Dellara looked back over her shoulder, the shadows darting round the edge of her irises thickening like smoke. ‘No, you’re mistaken. Queens are powerful.’ With a flourish, she extracted a gunmetal-grey gown that skimmed along the collarbone and bared shoulders, with glittering silver thorns dripping from the belted waist. It came to a finish in knee-length, jagged flutters.

Marietta considered it. In Nottingham, she had dressed for ballet or for society. Function or etiquette. The gown Dellara was proposing was for her own enticement only. ‘Will you and Pirlipata not mind lending me access to your wardrobe? I do apologise for intruding on your space; as I mentioned, I was unaware that this would be the situation.’

‘Yes, I realise that.’ Dellara gave her a searching look. ‘I have my own armoire that’s off limits to you.’ A wisp of sadness tugged the corner of her lips down. ‘And Pirlipata wears only gold.’

Marietta didn’t wish to probe that sadness. Dellara busied herself with fishing through a drawer with fresh determination. ‘Wear it with these,’ she added, passing Marietta a pair of thin, light trousers in a rich sapphire shade before flopping back onto a chaise as if the whole experience had been greatly taxing.

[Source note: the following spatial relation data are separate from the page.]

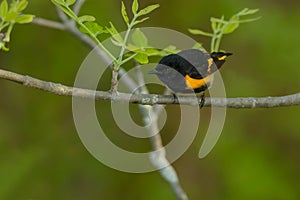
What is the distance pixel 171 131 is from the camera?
223cm

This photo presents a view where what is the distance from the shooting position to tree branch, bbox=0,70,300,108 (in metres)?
0.84

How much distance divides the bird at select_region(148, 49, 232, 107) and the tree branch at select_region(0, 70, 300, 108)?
3 centimetres

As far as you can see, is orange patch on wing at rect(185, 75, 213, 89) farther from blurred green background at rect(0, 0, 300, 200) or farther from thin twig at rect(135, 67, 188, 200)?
blurred green background at rect(0, 0, 300, 200)

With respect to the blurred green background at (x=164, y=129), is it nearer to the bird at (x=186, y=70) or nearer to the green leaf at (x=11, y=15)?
the bird at (x=186, y=70)

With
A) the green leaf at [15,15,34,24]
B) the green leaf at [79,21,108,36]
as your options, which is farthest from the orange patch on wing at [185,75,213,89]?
the green leaf at [15,15,34,24]

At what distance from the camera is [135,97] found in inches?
36.3

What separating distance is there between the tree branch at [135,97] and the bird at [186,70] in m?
0.03

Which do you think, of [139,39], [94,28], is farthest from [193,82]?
[94,28]

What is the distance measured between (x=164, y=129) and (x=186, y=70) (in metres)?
1.17

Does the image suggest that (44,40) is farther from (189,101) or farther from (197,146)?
(189,101)

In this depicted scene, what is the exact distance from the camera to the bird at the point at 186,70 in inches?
41.5

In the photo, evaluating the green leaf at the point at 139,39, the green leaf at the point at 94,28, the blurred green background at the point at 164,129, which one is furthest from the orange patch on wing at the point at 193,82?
the blurred green background at the point at 164,129

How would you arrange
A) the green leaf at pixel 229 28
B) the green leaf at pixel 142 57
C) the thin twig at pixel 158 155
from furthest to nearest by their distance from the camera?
the thin twig at pixel 158 155
the green leaf at pixel 229 28
the green leaf at pixel 142 57

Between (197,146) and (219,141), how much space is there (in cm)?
17
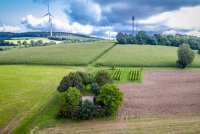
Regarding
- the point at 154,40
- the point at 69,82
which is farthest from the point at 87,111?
the point at 154,40

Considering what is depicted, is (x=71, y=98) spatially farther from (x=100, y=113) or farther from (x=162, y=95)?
(x=162, y=95)

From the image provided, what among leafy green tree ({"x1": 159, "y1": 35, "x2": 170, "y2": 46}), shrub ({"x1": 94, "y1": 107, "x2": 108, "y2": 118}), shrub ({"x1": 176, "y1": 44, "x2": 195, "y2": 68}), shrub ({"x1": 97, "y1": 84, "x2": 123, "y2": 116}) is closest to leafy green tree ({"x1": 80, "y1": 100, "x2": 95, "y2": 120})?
shrub ({"x1": 94, "y1": 107, "x2": 108, "y2": 118})

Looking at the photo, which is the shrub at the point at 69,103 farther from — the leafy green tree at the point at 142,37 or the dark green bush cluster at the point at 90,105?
the leafy green tree at the point at 142,37

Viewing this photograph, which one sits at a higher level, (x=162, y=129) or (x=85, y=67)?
(x=85, y=67)

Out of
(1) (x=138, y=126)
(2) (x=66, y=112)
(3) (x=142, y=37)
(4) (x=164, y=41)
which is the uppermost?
(3) (x=142, y=37)

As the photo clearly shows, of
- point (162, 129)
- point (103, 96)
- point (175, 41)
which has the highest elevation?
point (175, 41)

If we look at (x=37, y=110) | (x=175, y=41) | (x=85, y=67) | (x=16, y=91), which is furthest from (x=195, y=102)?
(x=175, y=41)

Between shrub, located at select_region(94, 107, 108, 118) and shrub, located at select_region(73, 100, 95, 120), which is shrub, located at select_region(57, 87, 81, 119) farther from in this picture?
shrub, located at select_region(94, 107, 108, 118)

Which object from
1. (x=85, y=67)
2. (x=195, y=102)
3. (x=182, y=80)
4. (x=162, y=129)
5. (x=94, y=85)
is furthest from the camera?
(x=85, y=67)

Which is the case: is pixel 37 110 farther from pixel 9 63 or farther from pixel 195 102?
pixel 9 63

Her mother would have been scandalised at the form-fitting trousers that clung to her hips. To Marietta, they were as liberating as her ballet dresses. She pirouetted on the polished lilac stone floor, her skirts flaring out, emitting a scent of winter jasmine and snow.

When Marietta’s summons from the king came, she was prepared. Two faceless guards escorted her down the stairs. She marched ahead of them, down the candy-cane-striped steps, discomfited by their presence and their masked faces, blank as dolls. Perhaps the forest was more dangerous than anyone was letting on to necessitate them. Her view stretched to rows above and below, the central throne room the core of the palace. The single door was guarded by another pair of faceless guards. Next to it, remnants of a lost mosaic clung to the sugar wall.

Golden cage-lifts glided up and down, the glossy obsidian flooring now emptied from the grand ball she’d danced her way into the previous night, leaving the throne on prominent display. The king reclined there, outfitted in an icy blue creation beneath a shocking lime cape, shot through with gold. He was deep in conversation with the captain.